A Machine Learning Approach for the Identification of Bengali Noun-Noun Compound Multiword Expressions

This paper presents a machine learning approach for identification of Bengali multiword expressions (MWE) which are bigram nominal compounds. Our proposed approach has two steps: (1) candidate extraction using chunk information and various heuristic rules and (2) training the machine learning algorithm called Random Forest to classify the candidates into two groups: bigram nominal compound MWE or not bigram nominal compound MWE. A variety of association measures, syntactic and linguistic clues and a set of WordNet-based similarity features have been used for our MWE identification task. The approach presented in this paper can be used to identify bigram nominal compound MWE in Bengali running text.

💡 Research Summary

The paper tackles the problem of automatically identifying noun‑noun compound multi‑word expressions (MWEs) in Bengali, a language where morphological analysis is challenging and resources are scarce. The authors propose a two‑stage pipeline. In the first stage, candidate bigrams are extracted using chunk information produced by a Bengali chunk parser together with a set of heuristic rules. These rules filter for consecutive nouns (or noun‑like forms) inside the same noun phrase, enforce a minimum frequency threshold, exclude candidates that are preceded or followed by functional particles, and check for the presence of common Bengali affixes such as “‑এর” or “‑এরা”. This preprocessing reduces the search space dramatically, retaining only about 8 % of all possible bigrams as plausible MWE candidates.

In the second stage, the filtered candidates are classified as true noun‑noun compound MWEs or non‑MWEs using a Random Forest (RF) classifier. The choice of RF is motivated by its robustness to over‑fitting, its ability to handle heterogeneous feature types, and the interpretability it offers through feature‑importance scores. The authors engineer a comprehensive feature set consisting of 45 dimensions, grouped into three main categories:

1. Statistical association measures – pointwise mutual information (PMI), t‑score, log‑likelihood, Dice coefficient, and several others, capturing the strength of co‑occurrence between the two nouns.
2. Syntactic and linguistic clues – chunk labels, part‑of‑speech patterns, positional information (sentence‑initial, medial, or final), surrounding context (presence of prepositions or particles), affix detection, and length‑based features such as token count and overall frequency.
3. WordNet‑based semantic similarity – leveraging the Bengali WordNet, the authors compute path‑based (LCH), information‑content based (Resnik, Jiang‑Conrath), and hybrid (Wu‑Palmer) similarity scores between the synsets of the two nouns. These semantic features aim to capture whether the two words belong to related concepts, a property often indicative of a compound.
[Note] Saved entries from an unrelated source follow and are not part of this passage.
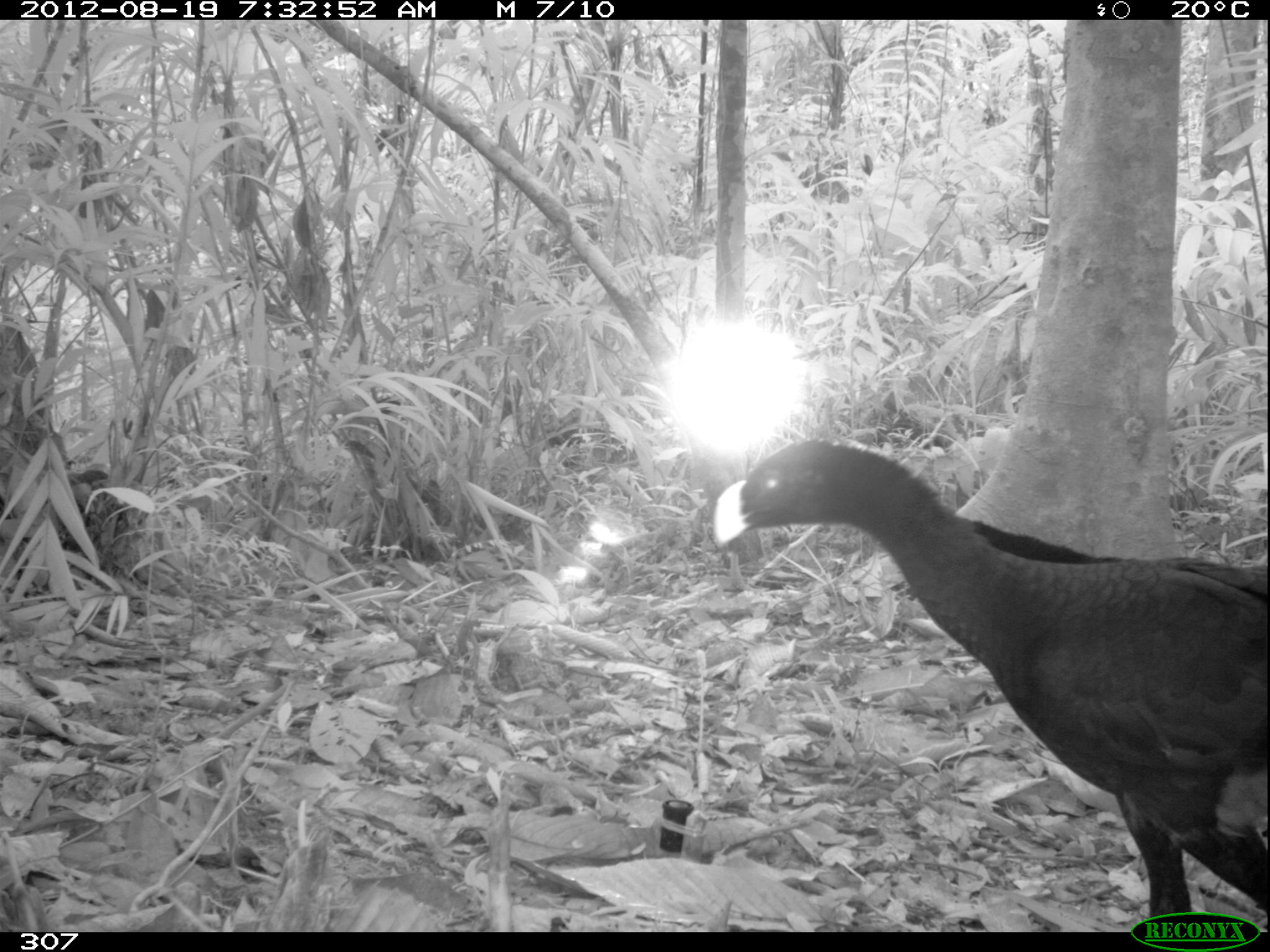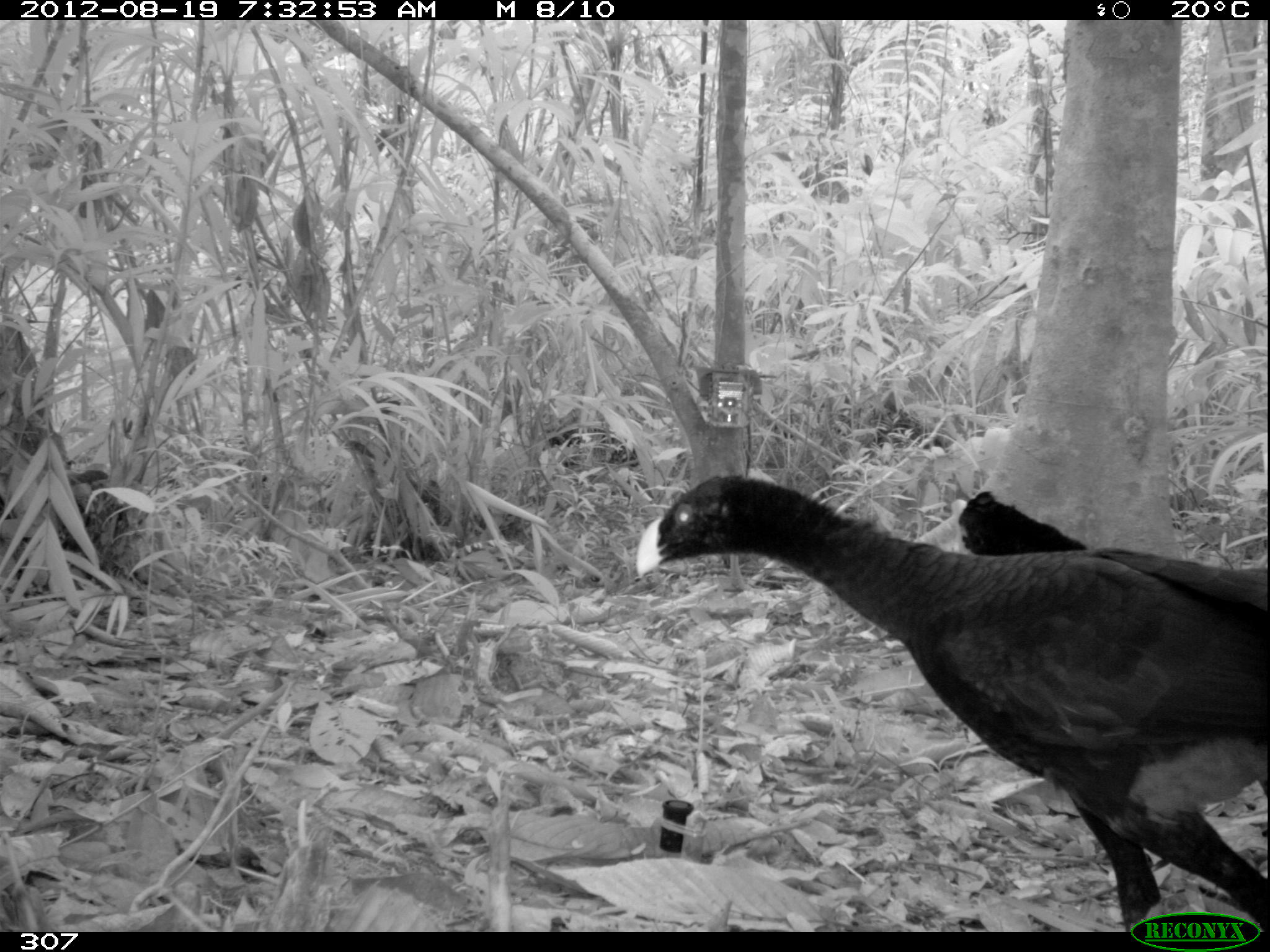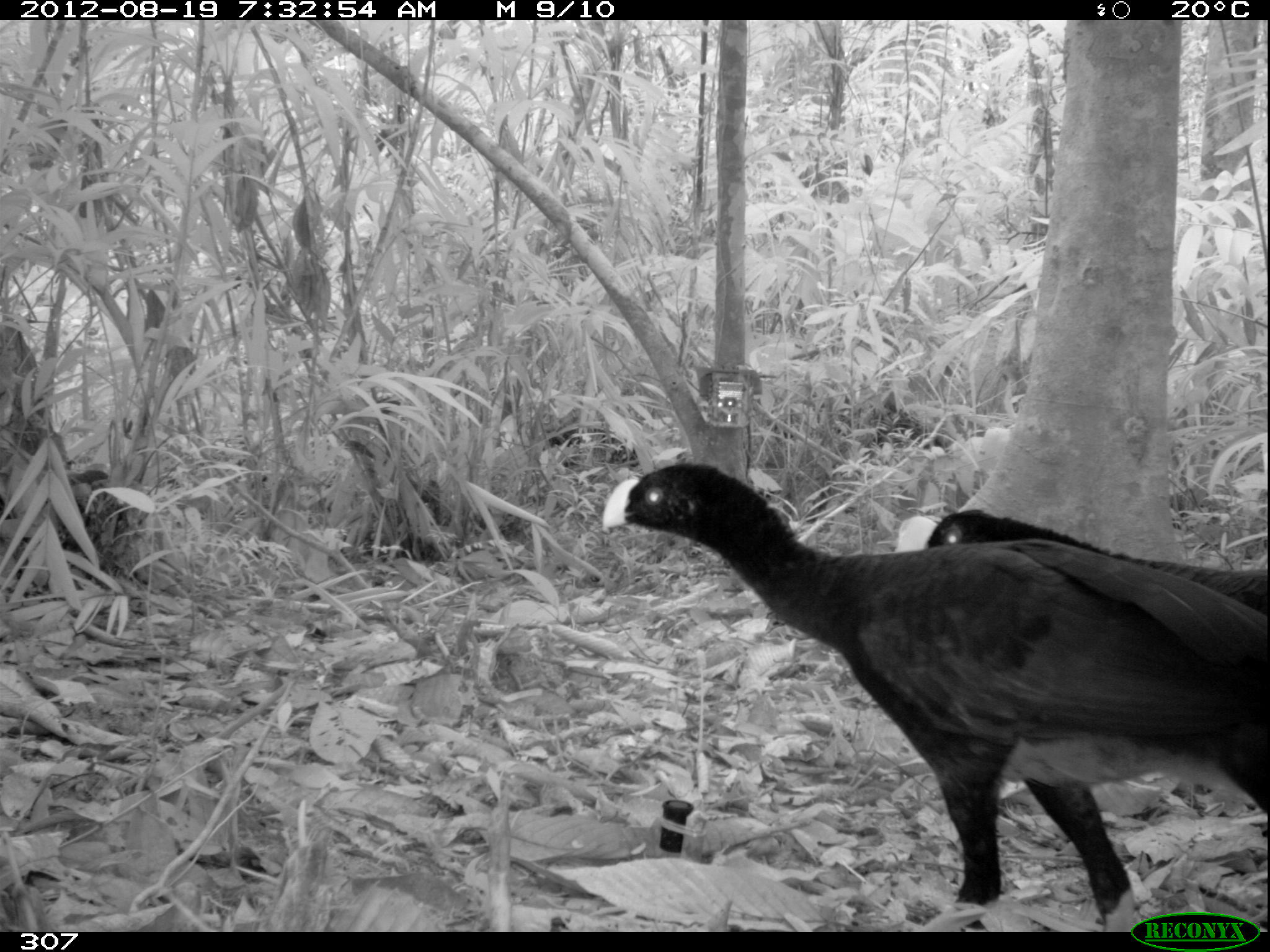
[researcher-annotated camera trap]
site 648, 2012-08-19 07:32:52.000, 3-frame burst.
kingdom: Animalia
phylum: Chordata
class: Aves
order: Galliformes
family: Cracidae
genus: Mitu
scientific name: Mitu tuberosum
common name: razor-billed curassow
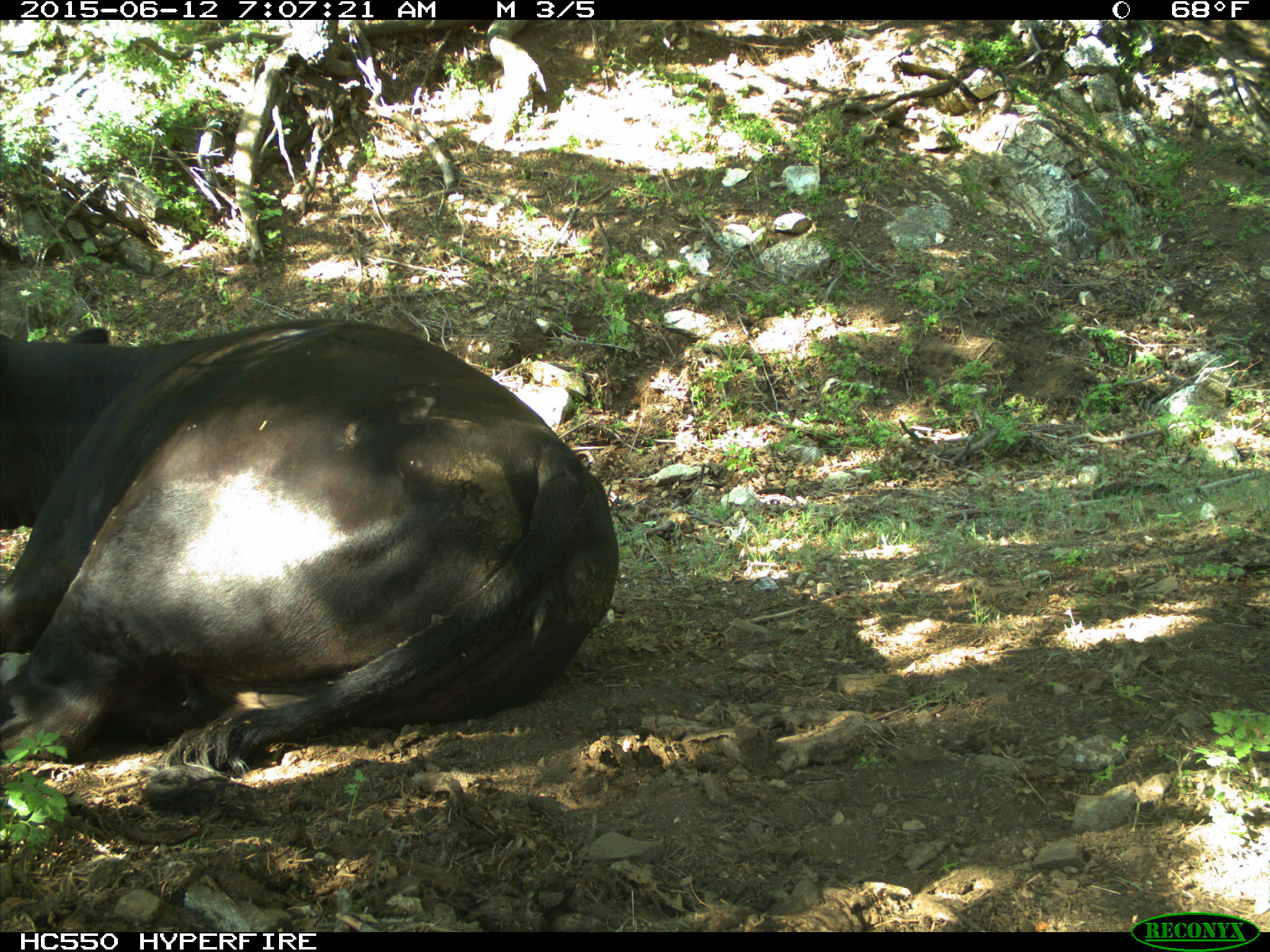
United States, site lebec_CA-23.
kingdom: Animalia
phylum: Chordata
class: Mammalia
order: Artiodactyla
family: Bovidae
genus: Bos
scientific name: Bos taurus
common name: domestic cow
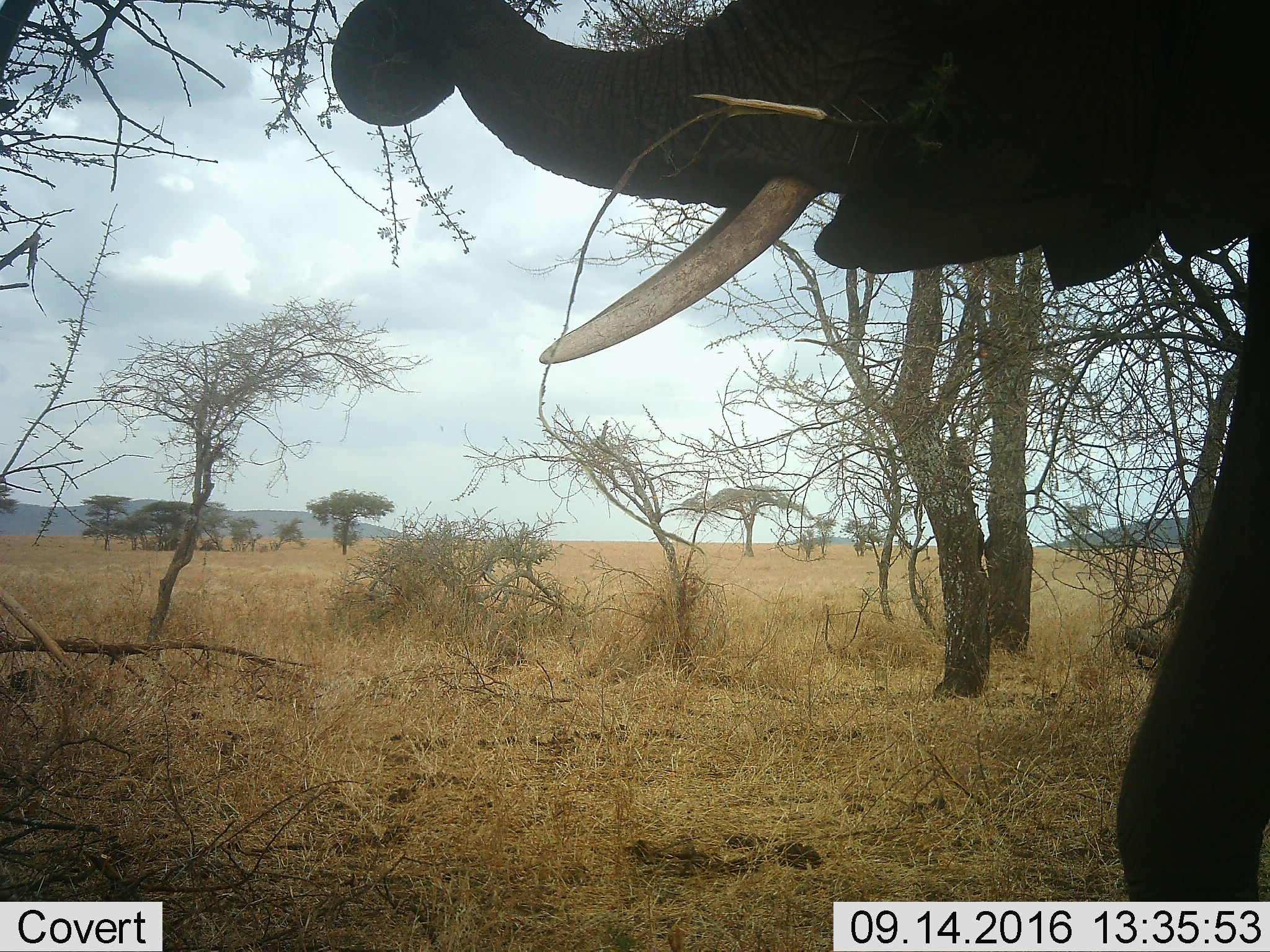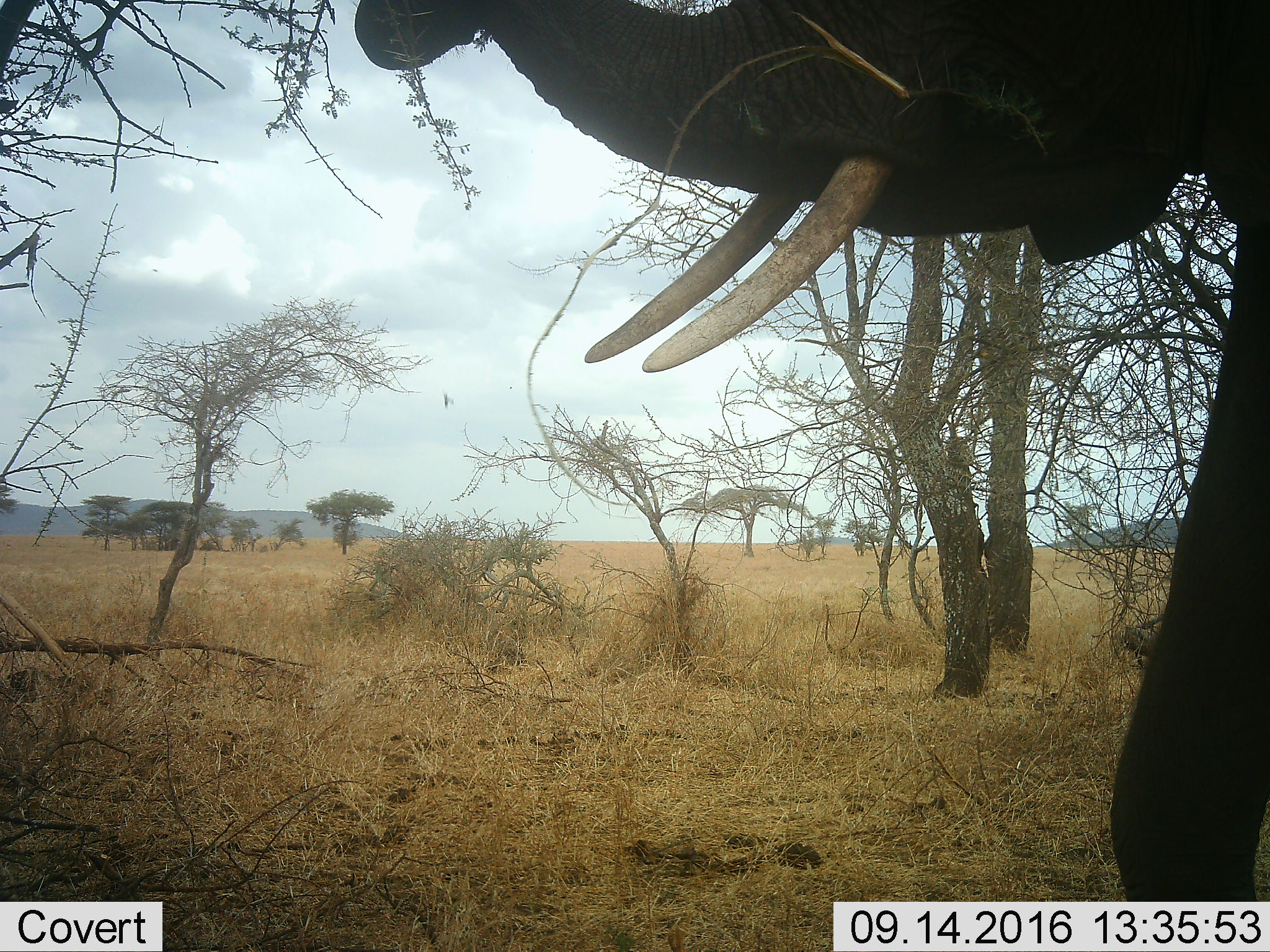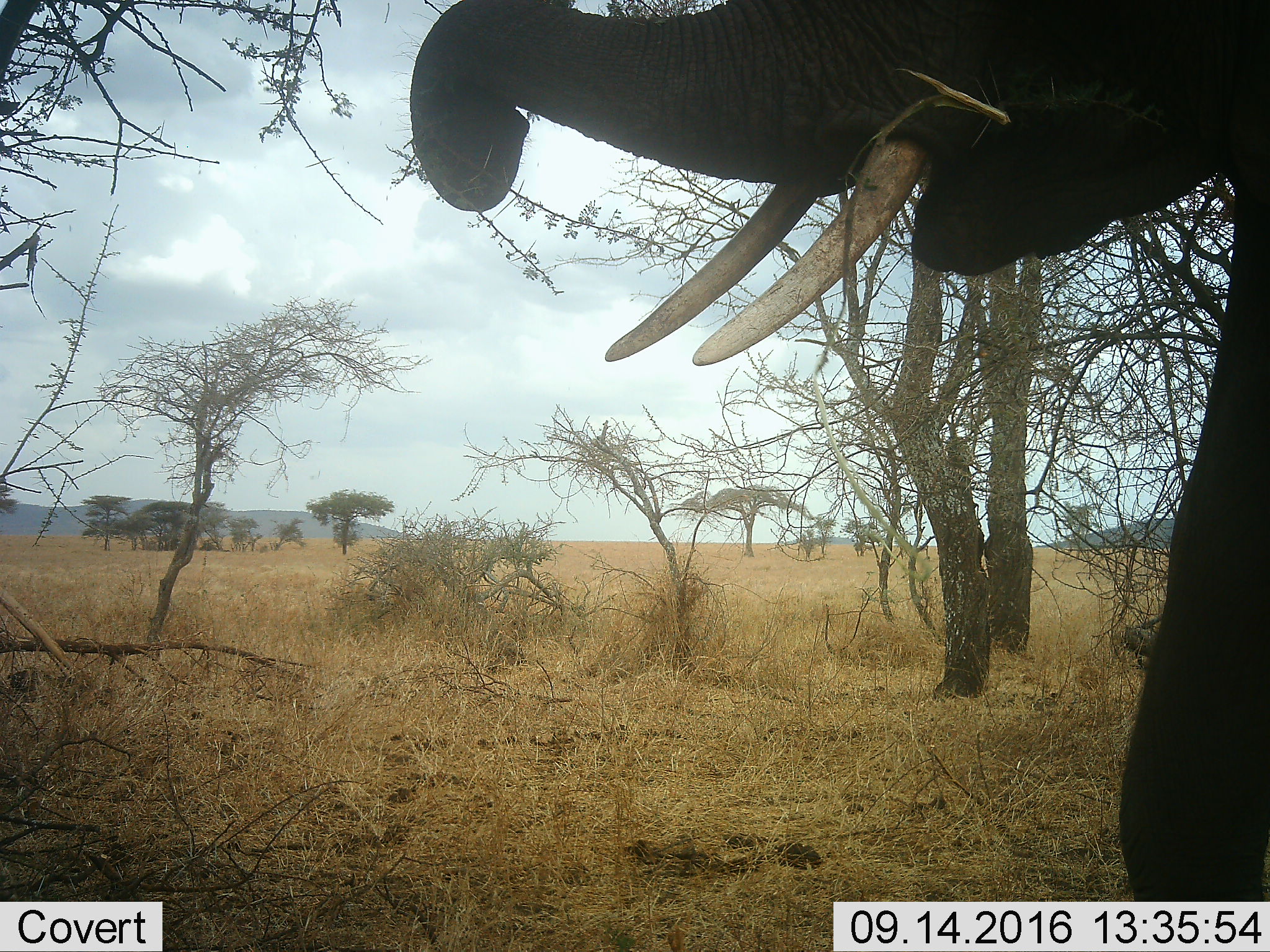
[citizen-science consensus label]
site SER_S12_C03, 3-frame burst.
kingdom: Animalia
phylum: Chordata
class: Mammalia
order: Proboscidea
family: Elephantidae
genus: Loxodonta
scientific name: Loxodonta africana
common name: african bush elephant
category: elephant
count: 1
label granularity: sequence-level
The experimental setup uses a self‑compiled Bengali corpus of roughly one million tokens drawn from news articles and blogs. A gold‑standard annotation set of 5,000 noun‑noun bigrams, manually labeled by three linguists as either compound MWE or not, serves as the evaluation benchmark. The authors perform 10‑fold cross‑validation and report the following results: Accuracy = 88.3 %, Precision = 85.7 %, Recall = 87.2 %, and F1‑score = 86.4 %. Ablation studies reveal that removing the WordNet‑based semantic features drops the F1‑score to 82.1 %, while relying solely on statistical association measures yields an F1 of 78.5 %. Feature‑importance analysis shows PMI, LCH similarity, chunk label, and candidate frequency as the top contributors, confirming that both statistical co‑occurrence and semantic relatedness are crucial.

Error analysis identifies three dominant failure modes: (i) rare noun combinations that lack sufficient frequency evidence, (ii) polysemous nouns whose WordNet senses diverge, leading to low similarity scores, and (iii) inaccuracies in the upstream chunk parser that mis‑segment noun phrases, causing both false positives and false negatives. The authors suggest that expanding the training data, improving the chunker, and incorporating sense‑disambiguation could mitigate these issues.

The paper’s contributions are threefold: (1) a systematic set of heuristic rules for high‑precision candidate extraction in Bengali, (2) an integrated feature framework that combines statistical, syntactic, and semantic cues, and (3) empirical evidence that a Random Forest classifier, enriched with WordNet‑derived similarity features, outperforms purely rule‑based or purely statistical baselines for Bengali noun‑noun compound MWE detection. The authors conclude by outlining future directions, including scaling up to larger web corpora, experimenting with deep contextual embeddings such as multilingual BERT, and extending the methodology to other Indo‑Aryan languages (e.g., Hindi, Marathi) through cross‑lingual transfer learning.